Task objective: The span to repeat in the listing below runs from the line containing "order: Lagomorpha" to the line containing "category: fox", inclusive. Repeat it exactly, and only it.
[Opening Given records section]
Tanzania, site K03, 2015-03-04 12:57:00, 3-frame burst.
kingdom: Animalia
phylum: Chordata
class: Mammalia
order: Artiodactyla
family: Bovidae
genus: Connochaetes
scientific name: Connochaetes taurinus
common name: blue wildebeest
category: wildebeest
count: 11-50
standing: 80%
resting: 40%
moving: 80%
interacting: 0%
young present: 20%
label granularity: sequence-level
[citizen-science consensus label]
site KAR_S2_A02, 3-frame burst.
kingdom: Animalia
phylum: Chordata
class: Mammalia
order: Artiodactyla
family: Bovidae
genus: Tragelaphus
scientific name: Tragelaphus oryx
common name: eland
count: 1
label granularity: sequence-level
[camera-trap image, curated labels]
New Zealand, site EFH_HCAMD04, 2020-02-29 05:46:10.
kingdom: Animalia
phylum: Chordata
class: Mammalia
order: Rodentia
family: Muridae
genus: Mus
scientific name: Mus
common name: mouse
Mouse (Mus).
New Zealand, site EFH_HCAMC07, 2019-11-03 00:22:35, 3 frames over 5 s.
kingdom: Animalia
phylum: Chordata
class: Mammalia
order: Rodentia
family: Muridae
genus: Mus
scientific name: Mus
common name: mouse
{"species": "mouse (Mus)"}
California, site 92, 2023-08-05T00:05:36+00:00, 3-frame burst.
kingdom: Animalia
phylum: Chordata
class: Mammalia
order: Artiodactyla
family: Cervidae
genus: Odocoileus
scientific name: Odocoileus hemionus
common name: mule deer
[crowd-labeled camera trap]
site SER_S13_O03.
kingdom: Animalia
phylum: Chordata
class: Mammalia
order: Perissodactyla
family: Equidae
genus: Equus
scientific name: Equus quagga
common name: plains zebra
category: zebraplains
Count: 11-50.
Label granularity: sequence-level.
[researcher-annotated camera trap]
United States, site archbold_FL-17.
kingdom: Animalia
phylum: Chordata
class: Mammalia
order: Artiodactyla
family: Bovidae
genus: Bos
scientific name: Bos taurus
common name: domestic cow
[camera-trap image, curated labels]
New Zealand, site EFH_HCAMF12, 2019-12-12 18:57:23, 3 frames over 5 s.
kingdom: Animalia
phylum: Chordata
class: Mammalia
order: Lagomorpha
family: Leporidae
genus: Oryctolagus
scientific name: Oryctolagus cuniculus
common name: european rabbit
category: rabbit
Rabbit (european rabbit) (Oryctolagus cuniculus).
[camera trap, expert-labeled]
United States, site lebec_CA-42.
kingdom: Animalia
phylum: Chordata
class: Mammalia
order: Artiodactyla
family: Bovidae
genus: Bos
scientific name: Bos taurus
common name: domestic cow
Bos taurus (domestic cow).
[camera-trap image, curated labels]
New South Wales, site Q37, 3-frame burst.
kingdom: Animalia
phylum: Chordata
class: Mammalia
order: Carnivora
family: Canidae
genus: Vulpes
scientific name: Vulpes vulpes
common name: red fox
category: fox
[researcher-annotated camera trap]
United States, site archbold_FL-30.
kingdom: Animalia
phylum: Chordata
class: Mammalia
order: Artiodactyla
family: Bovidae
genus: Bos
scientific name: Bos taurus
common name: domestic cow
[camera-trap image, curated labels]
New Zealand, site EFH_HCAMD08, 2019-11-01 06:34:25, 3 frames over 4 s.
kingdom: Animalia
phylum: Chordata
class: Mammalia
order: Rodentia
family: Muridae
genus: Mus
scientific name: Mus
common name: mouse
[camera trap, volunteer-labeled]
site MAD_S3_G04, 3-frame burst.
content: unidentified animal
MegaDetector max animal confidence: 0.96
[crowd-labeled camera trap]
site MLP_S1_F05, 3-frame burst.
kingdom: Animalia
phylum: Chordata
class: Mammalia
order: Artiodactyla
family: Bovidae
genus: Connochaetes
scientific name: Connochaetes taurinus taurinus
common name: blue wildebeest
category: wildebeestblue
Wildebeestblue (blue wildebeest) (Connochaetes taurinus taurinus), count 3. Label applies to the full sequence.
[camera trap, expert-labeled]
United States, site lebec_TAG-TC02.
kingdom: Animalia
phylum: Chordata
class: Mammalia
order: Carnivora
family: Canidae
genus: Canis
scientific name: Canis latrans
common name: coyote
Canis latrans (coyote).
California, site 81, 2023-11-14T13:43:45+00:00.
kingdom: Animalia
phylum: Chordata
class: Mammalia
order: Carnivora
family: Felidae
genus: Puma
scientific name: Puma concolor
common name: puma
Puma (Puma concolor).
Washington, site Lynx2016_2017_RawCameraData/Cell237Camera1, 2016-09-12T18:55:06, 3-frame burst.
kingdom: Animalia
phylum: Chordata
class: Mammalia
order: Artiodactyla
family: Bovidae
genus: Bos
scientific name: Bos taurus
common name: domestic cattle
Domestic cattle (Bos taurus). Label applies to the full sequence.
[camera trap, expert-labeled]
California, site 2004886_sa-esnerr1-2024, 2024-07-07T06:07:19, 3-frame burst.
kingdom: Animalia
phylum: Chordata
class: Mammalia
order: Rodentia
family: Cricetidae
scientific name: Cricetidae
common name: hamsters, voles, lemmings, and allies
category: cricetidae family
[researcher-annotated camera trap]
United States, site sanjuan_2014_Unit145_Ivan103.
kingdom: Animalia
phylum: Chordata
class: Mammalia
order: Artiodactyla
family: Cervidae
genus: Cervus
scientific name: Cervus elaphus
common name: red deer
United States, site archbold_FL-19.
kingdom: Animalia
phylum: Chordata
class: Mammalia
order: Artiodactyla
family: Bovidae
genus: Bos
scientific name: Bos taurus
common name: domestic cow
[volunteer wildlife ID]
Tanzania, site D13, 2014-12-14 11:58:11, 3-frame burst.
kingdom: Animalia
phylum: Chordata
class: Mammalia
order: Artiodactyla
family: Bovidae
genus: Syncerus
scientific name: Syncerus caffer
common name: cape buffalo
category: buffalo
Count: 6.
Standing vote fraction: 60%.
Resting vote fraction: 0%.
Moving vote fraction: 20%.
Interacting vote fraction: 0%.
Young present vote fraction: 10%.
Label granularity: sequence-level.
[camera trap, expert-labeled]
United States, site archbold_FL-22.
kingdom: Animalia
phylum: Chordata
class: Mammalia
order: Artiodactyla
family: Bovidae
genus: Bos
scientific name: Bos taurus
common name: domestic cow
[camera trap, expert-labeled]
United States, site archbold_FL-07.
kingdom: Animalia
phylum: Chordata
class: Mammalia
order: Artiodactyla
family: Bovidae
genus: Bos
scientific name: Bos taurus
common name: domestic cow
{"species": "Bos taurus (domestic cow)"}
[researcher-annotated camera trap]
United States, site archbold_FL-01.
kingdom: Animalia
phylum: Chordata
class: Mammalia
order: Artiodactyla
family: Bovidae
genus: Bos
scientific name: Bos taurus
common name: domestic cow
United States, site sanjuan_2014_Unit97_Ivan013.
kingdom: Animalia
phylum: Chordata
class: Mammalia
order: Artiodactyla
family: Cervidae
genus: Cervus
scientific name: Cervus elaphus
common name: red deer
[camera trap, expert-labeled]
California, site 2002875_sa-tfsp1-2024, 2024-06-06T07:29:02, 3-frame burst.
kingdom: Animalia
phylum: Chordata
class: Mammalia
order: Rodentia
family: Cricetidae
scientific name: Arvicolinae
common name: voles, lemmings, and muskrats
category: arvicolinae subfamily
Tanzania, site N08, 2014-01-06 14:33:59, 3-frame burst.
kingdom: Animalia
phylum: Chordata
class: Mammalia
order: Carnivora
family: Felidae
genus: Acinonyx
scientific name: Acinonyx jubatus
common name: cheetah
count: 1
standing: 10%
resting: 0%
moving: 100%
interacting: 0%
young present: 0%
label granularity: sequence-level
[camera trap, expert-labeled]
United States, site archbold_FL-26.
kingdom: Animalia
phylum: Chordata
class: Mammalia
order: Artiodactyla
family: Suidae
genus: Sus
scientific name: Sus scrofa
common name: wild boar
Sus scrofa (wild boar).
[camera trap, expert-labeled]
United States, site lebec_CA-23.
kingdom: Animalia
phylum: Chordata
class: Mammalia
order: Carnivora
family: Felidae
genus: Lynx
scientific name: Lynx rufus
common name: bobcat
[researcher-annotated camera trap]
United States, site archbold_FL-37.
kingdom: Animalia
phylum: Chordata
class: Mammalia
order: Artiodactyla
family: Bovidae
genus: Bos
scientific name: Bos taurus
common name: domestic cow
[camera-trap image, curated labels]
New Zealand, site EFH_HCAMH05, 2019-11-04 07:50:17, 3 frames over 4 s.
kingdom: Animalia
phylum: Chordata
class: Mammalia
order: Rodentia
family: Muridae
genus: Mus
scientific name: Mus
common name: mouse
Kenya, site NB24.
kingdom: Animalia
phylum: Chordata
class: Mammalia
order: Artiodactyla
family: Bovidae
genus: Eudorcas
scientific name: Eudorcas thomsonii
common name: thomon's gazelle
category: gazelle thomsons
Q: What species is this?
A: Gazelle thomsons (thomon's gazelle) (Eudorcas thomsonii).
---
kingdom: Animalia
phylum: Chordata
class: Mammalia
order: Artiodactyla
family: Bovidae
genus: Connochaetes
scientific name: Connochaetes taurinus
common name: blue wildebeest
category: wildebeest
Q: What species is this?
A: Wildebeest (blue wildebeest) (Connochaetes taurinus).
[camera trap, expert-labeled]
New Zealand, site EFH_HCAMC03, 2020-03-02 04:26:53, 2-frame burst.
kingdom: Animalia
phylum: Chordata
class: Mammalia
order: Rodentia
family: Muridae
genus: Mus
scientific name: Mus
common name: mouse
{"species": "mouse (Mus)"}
[Closing Given records section]
Output of the task:
order: Lagomorpha
family: Leporidae
genus: Oryctolagus
scientific name: Oryctolagus cuniculus
common name: european rabbit
category: rabbit
Rabbit (european rabbit) (Oryctolagus cuniculus).
[camera trap, expert-labeled]
United States, site lebec_CA-42.
kingdom: Animalia
phylum: Chordata
class: Mammalia
order: Artiodactyla
family: Bovidae
genus: Bos
scientific name: Bos taurus
common name: domestic cow
Bos taurus (domestic cow).
[camera-trap image, curated labels]
New South Wales, site Q37, 3-frame burst.
kingdom: Animalia
phylum: Chordata
class: Mammalia
order: Carnivora
family: Canidae
genus: Vulpes
scientific name: Vulpes vulpes
common name: red fox
category: fox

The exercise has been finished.